分家而已?
這樣的大事情在嚴舒錦口中就好像中午不吃米飯吃麵條一樣了。
嚴舒錦說道:「我瞧著公中怕是早被張氏和小張氏這對姑侄搬空了,真要分說不得你們家還要賠上去不少。」
這話說的實在,不過賠上去不少,確實不可能的。
嚴舒錦說道:「不如你們直接商量個數,大房給二房多少銀錢東西,二房在多少期限之內搬出去,寫成文書就行了,這麼簡單的事情,你們弄的和生離死別似得。」
這話也算是幫了龐家二房一把。
嚴舒錦笑看著張氏和小張氏:「京城就這麼大點地方,以後低頭不見抬頭見的,話說,近些年張家的姑娘好說婆家嗎?」
張氏和小張氏臉色都變了變,明顯被嚴舒錦說中了。
嚴舒錦早就料到了,程家姐弟剛到京城沒多久都打聽到龐嘉娶了表妹的事情,在京城久的人,怕是早都知道小張氏小時候就被接到龐府,張氏是個什麼打算,難不成以為旁人都看不出來嗎?
就算是坐床喜再加上早產,京城那些一肚子算計的人怕是都覺得有蹊蹺和懷疑,既然如此,又不是只有龐家有兒女,選親事的時候自然就繞開了龐家。
嚴舒錦嘖了一聲:「這算不算一己之私,害了兩家人?」
張氏再也撐不住,眼前發黑直接昏了過去,小張氏臉上更是沒有絲毫血色。
嚴舒錦看著暈過去的張氏,說道:「於姑姑。
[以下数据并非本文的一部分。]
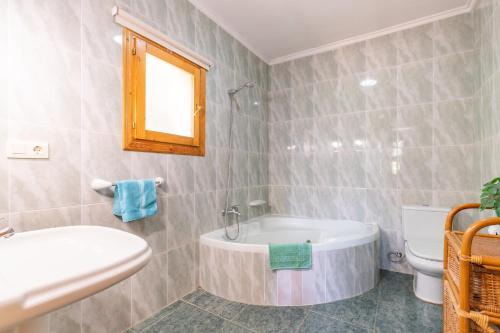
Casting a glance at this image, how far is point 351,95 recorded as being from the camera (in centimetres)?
283

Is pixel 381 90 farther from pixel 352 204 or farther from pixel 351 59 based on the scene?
pixel 352 204

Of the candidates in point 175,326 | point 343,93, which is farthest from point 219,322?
point 343,93

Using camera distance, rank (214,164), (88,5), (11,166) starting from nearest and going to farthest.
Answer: (11,166)
(88,5)
(214,164)

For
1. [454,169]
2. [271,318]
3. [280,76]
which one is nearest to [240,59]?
[280,76]

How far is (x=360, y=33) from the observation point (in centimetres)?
271

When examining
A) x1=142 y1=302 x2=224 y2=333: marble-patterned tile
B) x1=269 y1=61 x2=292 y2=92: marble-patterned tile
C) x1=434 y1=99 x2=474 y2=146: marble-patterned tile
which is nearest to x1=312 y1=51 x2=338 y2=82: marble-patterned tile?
x1=269 y1=61 x2=292 y2=92: marble-patterned tile

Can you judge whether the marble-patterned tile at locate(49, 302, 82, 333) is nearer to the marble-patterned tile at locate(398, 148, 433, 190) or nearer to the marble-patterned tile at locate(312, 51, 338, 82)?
the marble-patterned tile at locate(398, 148, 433, 190)

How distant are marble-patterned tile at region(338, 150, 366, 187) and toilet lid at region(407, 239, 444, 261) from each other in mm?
770

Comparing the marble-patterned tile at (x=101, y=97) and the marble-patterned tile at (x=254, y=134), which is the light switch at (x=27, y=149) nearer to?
the marble-patterned tile at (x=101, y=97)

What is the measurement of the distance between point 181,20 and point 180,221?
67.8 inches

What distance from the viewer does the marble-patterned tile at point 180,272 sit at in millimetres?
1975

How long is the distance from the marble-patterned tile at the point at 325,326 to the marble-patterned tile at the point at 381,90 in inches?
84.2

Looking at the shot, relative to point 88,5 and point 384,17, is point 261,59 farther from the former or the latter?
point 88,5

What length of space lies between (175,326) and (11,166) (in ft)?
4.54
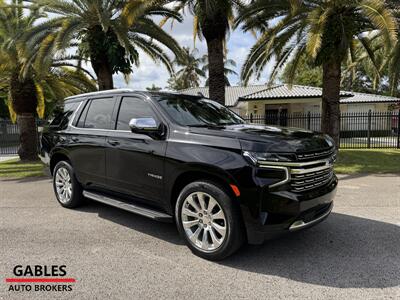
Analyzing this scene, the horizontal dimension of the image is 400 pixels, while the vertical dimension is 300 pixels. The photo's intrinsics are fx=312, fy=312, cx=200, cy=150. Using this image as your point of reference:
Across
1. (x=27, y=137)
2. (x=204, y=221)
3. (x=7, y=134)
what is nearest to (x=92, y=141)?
(x=204, y=221)

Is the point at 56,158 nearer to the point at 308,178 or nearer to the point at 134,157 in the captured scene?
the point at 134,157

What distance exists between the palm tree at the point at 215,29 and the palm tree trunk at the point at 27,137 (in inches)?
326

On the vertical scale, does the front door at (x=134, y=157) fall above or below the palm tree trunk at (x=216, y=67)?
below

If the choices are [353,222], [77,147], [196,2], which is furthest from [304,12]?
[77,147]

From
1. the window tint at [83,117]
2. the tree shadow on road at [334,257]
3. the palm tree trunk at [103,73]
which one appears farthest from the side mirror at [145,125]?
the palm tree trunk at [103,73]

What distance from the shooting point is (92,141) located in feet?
Result: 16.3

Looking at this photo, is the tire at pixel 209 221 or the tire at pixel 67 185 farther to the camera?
the tire at pixel 67 185

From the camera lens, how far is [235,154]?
11.2ft

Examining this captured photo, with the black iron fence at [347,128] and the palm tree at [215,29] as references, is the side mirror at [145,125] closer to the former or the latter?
the palm tree at [215,29]

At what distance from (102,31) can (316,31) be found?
7512 millimetres

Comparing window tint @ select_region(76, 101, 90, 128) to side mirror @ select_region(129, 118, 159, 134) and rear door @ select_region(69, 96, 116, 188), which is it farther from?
side mirror @ select_region(129, 118, 159, 134)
」
於姑姑上前,格外沉穩說道:「龐老爺無需擔心,貴夫人並無大礙。」說著就拔出發間的簪子,在張氏的胳膊上狠狠一戳。
張氏慘叫一聲當即醒來,小張氏見此連暈倒都不敢了,躲在龐嘉的身後,龐嘉卻有些不耐。
於姑姑用帕子擦了擦簪子,重新插在發間:「若是夫人再暈倒,扎扎人中就是了。」
張氏如何敢暈過去。
龐老爺伸手握著妻子,說道:「二弟,你說吧。」
嚴舒錦站起身說道:「行了,分家都是你們自己商量,我可沒興趣了。」
龐老爺心中鬆了口氣,龐二爺倒是心存感激,幾個人都站了起來。
嚴舒錦帶著人往門口走去,在跨過門檻的時候,腳步頓了下,轉過身看著張氏和小張氏:「對了,摸骨什麼的,都是騙你們的。」
張氏狠狠抓著小張氏的胳膊,強提著一口氣。
「不過把脈是足月還是早產,倒是真的。」嚴舒錦幽幽的說道:「等我回府就與父親提一提龐嘉的事情。」
龐嘉沒想到此時還被永福公主點名。
嚴舒錦最看不起的就是龐嘉,明明做錯最多的就是他,可是在這事情他卻躲在所有人身後:「有婚約在身不檢點、沒擔當、出事情卻只會躲在旁人身後,不孝父母,不顧妻兒,簡直一無是處。」